The following page summarises the main findings in normal lung, and those so far documented in COVID-19 patients – so far, only from humans. This page will be updated as more information emerges, or more veterinary cases are reported.
What equipment can you use for lung scanning?
Many veterinarians have moved away from cart-based ultrasound to portable ultrasound machines. This equipment is coming into its own right now in the world of human scanning, as doctors re-purpose handheld and laptop-based ultrasound to check patients with suspected COVID-19. The government recently procured 1200 portable machines for the new field hospitals.
Many veterinarians already their ultrasound equipment to check the lungs of their patients, often when performing ‘FAST’ scans to rule out collapsed lung (pneumothorax). In the following, article we discuss the basics of lung ultrasound, and how any portable ultrasound scanner with a convex, microconvex or phased array probe can be adapted for lung scanning. Linear probes can also be used, but provide limited information – usually of the pleura only.
The normal lung
In normal patients, ultrasound cannot pass freely through the lungs because the alveoli are filled with air. This means that all we will see in normal patients are the pleural line and A-lines. We will not see fluid, lung tissue or B-lines in normal patients.
What are A-lines?
In normal patients (as well as in other conditions like asthma and COPD in humans and animals – but not COVID-19), the bright white echogenic pleural line will be reverberated down the screen. This is termed an ultrasound artefact (the A-lines are not ‘real’). Each A line is equidistant from the next.
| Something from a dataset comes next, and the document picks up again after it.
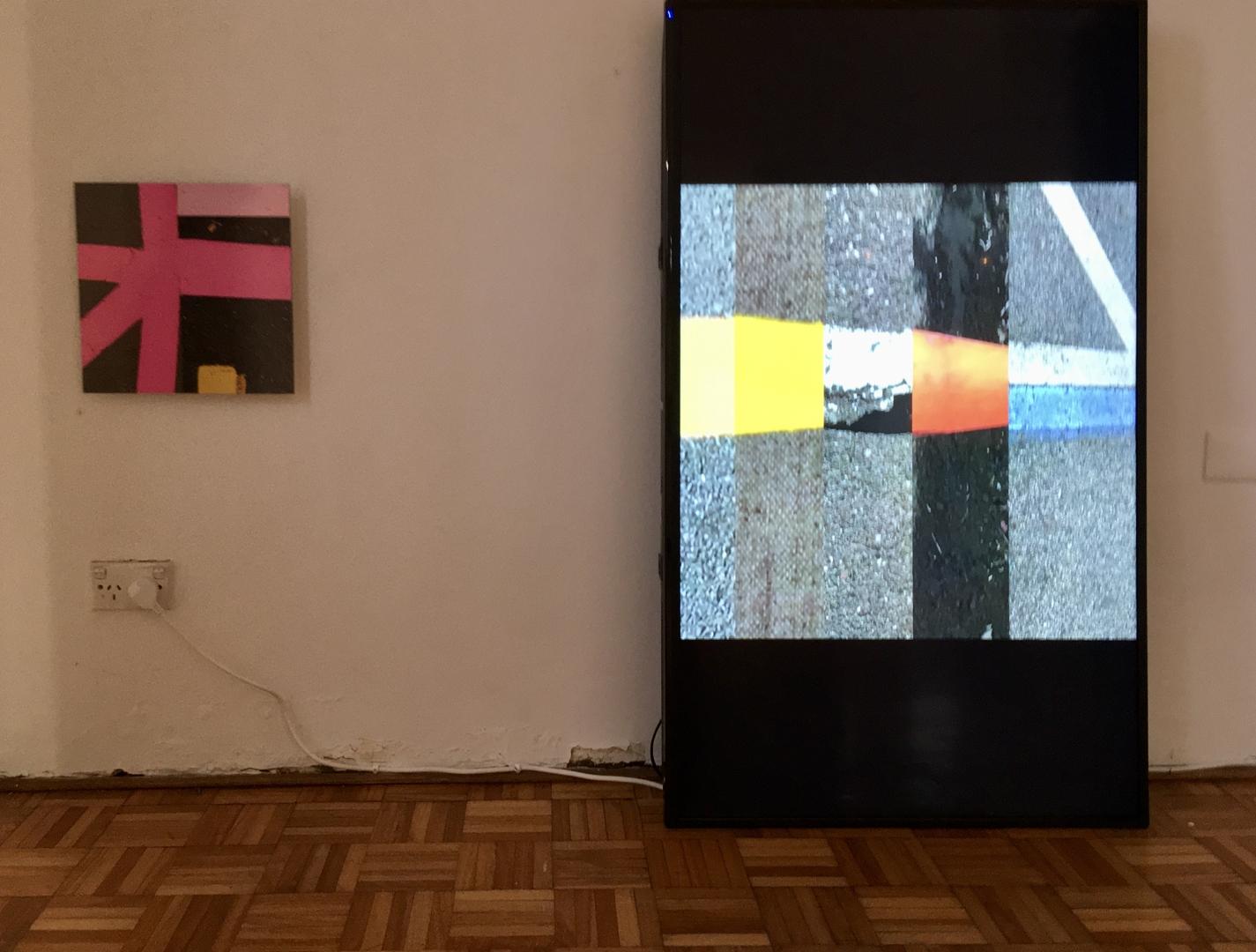 Roadworks by Michelle Le Dain & Pink/Shot image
Another normal finding is lung ‘sliding,’ which can be seen with regular breathing. This is simply the parietal pleura sliding against the visceral pleura (see video below).
The abnormal lung
In diseased lung, sliding is frequently absent, and A-lines are obscured by B-lines.
What are B-lines?
In patients with interstitial pneumonia and diffuse alveolar damage, B-lines will be seen. There are vertical lines which arise from the pleural line, and extend all the way down the screen, obscuring A-lines. Their number increases with decreasing air content. At least 3 B-lines must be seen between a single rib space for a positive diagnosis.
With pulmonary oedema, B-lines are seen universally, but in some diseases, distribution can be patchy. It is important, therefore, to check the patient from multiple views.
Irregular pleural lines
A thickened and irregular pleura may also be accompanied by lack of sliding. There may also be hypoechoic (dark) regions within the pleura.
Also referred to as ‘lung hepatisation,’ because the lung appears similar to the liver. The alveoli become filled with fluid, allowing the ultrasound energy to pass through without excessive scattering and loss, and return to the probe and create an image.